*** Opening EXTRACTED MATERIAL ***
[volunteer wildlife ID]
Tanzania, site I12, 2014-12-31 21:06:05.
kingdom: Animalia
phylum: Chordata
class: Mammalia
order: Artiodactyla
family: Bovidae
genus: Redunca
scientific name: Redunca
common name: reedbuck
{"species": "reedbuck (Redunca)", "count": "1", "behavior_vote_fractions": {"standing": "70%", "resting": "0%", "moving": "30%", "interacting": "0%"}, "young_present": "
*** Closing EXTRACTED MATERIAL ***
# REQUIRED WORK
Transcribe exactly, and only, the lines from the one bearing "kingdom: Animalia" through the last line of the entries, counting both.

# RESPONSE
kingdom: Animalia
phylum: Chordata
class: Mammalia
order: Artiodactyla
family: Bovidae
genus: Redunca
scientific name: Redunca
common name: reedbuck
{"species": "reedbuck (Redunca)", "count": "1", "behavior_vote_fractions": {"standing": "70%", "resting": "0%", "moving": "30%", "interacting": "0%"}, "young_present": "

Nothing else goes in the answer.